Braudy thinks strong, wide-appeal films about inequality are still possible. “A movie has to present these things in terms of individual people -- a film can tie a mystery on the individual level, a romance, or a familiar dramatic story in with a larger perspective. 'Chinatown' is a perfect example.” Something smart and tough-minded can come again.
“As long as there are Oscars, there will be prestige films,” says Braudy. “And people will try to deal with serious issues. What shape those will take is the important question. Will it be a displaced film – what we’re talking about now, but set in the ‘70s or ‘80s?”
Until then, we have books: Mainstream publishers don’t love bad news either, but the work of Barbara Ehrenreich, the social criticism of Thomas Frank, and George Packer’s "The Unwinding" (itself a kind of documentary in prose) all capture the cause and effect of our current state.
And it may be that work engaged with social, political and economic issues will come from television. So far, shows like "The Wire," which came out before the economic crisis, may be the best at looking squarely at how politics and economics works in 21st century America. But there’s no shortage of other shows – "The Sopranos," "Breaking Bad," "House of Cards," "Treme" – that look beneath the surface of American life better than most films. Even something as slick as "Mad Men" has serious social criticism tucked into its fedora.
Biskind holds out some hope for politically minded stars like George Clooney and Brad Pitt – who have directed or produced films that tackle political or economic subjects. This doesn’t always lead to great work. “There was a fracking film ['Promised Land'] that Matt Damon starred in that was pretty preachy,” he says. “It’s not like those themes, on their own, can make a great movie. But it’s nice to have movies that are about something. A steady diet of superheroes is insane – it’s like a trip back to the Roman Empire, with bread and circuses.”

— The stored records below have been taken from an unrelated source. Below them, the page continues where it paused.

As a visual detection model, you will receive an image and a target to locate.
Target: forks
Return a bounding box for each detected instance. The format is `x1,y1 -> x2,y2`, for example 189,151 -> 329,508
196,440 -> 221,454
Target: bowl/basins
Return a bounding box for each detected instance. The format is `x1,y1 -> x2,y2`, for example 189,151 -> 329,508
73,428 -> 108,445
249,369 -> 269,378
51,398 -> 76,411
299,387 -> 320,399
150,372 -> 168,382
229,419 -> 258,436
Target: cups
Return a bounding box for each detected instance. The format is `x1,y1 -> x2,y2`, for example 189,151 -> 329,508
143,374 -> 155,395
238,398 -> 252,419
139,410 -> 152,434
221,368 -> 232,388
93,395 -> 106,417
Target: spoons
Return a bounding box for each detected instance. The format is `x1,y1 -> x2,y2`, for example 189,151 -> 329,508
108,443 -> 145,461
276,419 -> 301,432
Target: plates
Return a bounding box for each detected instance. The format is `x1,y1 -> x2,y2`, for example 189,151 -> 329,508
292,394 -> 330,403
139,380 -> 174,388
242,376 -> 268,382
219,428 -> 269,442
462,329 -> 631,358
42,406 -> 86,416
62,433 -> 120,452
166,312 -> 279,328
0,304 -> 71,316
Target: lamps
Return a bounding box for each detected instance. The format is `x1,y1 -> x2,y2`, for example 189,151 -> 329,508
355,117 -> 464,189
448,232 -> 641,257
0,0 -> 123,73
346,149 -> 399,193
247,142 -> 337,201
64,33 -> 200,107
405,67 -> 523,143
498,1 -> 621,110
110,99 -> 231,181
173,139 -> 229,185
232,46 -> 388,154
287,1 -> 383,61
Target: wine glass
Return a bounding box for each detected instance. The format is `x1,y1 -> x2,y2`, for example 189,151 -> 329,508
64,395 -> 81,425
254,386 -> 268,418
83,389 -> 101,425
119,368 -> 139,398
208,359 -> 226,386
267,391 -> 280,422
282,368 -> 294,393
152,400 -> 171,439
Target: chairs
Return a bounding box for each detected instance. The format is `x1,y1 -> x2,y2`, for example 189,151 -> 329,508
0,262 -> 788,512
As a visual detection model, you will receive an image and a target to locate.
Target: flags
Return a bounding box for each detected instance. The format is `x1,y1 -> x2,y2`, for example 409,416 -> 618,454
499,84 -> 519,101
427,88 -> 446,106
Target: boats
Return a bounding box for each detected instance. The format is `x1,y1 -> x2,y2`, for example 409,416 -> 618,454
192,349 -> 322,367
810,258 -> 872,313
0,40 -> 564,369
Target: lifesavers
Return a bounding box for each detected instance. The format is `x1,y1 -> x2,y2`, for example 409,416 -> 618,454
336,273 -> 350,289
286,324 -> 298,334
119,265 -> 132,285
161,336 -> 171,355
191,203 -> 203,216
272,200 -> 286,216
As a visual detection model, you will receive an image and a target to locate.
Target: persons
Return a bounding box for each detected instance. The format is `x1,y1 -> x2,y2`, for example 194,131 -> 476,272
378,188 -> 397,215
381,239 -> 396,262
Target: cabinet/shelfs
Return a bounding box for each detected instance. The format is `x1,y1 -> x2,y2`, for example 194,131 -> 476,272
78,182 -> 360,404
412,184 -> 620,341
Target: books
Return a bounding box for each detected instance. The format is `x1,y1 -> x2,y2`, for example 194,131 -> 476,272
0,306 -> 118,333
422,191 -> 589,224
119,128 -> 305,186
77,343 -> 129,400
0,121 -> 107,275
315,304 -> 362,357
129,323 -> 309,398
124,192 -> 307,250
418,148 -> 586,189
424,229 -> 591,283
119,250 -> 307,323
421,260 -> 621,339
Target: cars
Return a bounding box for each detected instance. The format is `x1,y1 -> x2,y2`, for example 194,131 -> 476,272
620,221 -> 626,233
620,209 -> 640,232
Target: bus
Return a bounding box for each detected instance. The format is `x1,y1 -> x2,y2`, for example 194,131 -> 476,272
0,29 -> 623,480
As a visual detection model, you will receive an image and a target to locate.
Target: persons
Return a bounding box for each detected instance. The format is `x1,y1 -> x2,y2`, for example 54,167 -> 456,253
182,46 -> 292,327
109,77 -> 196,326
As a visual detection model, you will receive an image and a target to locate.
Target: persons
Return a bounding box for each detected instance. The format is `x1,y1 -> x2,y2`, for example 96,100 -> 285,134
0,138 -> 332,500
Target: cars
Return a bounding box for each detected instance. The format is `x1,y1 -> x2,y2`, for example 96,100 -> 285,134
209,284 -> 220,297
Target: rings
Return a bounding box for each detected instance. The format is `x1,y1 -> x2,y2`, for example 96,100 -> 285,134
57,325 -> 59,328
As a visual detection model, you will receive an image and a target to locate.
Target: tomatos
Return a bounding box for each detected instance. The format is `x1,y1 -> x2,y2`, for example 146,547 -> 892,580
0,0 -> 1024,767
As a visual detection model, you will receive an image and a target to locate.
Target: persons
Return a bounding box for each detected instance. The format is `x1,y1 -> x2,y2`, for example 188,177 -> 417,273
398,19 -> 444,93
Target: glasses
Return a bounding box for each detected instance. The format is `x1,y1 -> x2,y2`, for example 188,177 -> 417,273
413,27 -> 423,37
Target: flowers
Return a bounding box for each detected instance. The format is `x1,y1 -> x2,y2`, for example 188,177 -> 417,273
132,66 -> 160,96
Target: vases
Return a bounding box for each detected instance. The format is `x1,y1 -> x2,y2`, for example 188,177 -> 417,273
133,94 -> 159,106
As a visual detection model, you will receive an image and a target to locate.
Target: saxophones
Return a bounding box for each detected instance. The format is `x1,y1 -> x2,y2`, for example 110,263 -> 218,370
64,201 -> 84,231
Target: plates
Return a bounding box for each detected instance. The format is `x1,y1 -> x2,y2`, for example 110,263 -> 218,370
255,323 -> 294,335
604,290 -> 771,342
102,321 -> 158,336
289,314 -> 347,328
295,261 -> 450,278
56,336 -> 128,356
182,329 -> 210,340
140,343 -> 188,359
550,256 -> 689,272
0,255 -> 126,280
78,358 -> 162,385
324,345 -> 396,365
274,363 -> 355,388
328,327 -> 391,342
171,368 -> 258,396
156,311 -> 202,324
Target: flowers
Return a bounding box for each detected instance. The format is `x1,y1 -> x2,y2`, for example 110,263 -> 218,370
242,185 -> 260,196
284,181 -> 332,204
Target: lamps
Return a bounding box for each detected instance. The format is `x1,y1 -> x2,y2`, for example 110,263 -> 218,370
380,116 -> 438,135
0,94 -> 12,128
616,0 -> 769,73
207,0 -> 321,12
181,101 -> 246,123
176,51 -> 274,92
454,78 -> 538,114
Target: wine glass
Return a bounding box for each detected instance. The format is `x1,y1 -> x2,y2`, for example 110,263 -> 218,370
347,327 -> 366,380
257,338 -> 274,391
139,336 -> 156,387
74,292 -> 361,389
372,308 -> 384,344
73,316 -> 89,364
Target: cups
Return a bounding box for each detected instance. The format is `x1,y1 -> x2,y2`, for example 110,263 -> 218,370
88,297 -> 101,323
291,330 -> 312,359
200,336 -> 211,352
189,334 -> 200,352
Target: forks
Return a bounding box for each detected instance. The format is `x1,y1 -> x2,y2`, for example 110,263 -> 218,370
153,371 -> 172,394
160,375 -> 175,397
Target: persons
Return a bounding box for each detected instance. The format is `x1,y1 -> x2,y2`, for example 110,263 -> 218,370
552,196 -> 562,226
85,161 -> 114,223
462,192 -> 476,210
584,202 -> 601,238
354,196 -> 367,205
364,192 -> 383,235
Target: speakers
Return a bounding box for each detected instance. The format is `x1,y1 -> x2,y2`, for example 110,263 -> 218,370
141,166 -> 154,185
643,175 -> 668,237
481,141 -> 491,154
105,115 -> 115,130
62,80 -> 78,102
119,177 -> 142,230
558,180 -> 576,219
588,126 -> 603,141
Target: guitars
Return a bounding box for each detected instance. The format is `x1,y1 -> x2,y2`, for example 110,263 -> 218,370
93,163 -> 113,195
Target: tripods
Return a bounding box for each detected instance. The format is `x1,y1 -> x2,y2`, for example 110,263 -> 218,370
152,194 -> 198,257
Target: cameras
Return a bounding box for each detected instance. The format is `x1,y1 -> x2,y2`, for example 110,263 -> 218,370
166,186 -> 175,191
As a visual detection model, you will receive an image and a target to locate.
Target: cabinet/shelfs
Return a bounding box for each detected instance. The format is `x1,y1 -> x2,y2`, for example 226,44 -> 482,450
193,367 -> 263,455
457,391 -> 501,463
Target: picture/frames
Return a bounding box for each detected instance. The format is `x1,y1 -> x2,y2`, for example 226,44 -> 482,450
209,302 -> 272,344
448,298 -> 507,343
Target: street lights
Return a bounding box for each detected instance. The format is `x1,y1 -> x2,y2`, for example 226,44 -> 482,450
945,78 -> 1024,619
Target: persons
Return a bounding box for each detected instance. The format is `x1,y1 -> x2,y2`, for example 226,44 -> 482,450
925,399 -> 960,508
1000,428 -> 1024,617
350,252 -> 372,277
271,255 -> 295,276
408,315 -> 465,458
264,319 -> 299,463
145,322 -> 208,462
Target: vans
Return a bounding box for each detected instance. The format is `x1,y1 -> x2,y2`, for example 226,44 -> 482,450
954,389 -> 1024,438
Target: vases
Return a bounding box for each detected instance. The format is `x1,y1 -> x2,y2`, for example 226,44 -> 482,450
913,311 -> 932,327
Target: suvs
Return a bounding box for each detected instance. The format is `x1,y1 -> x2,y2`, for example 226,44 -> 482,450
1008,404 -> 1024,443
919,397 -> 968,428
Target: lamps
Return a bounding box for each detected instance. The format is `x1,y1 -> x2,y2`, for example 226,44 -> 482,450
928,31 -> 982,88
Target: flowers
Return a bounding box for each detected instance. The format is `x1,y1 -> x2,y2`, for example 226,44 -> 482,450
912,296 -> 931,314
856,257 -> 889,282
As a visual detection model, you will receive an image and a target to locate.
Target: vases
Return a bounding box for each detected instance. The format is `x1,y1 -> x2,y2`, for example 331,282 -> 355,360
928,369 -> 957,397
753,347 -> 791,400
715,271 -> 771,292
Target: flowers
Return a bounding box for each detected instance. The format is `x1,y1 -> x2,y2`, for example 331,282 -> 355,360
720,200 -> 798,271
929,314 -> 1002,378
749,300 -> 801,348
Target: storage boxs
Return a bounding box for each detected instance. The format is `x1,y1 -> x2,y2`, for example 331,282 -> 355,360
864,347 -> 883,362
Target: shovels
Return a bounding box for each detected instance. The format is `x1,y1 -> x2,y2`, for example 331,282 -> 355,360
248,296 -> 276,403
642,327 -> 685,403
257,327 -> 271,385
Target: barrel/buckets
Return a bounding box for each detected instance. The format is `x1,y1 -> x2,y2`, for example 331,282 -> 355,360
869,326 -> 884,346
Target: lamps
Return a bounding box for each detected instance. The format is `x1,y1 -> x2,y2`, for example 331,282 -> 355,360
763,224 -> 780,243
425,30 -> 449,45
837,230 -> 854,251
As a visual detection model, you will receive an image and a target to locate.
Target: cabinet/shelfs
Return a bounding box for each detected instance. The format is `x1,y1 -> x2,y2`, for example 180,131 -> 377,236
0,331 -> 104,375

If you’re growing weary of waiting for mainstream filmmakers to turn out a movie that looks squarely at income inequality or at the Great Recession and the world it’s made, you’re not alone. None of the major Wall Street players who provoked the financial crisis have gone to jail, either. If you’re eager to see justice, or a serious imaginative treatment of the New Normal, you’ll have to – for now -- keep on waiting. And until American movies face American reality, an engaged anger is the only proper response.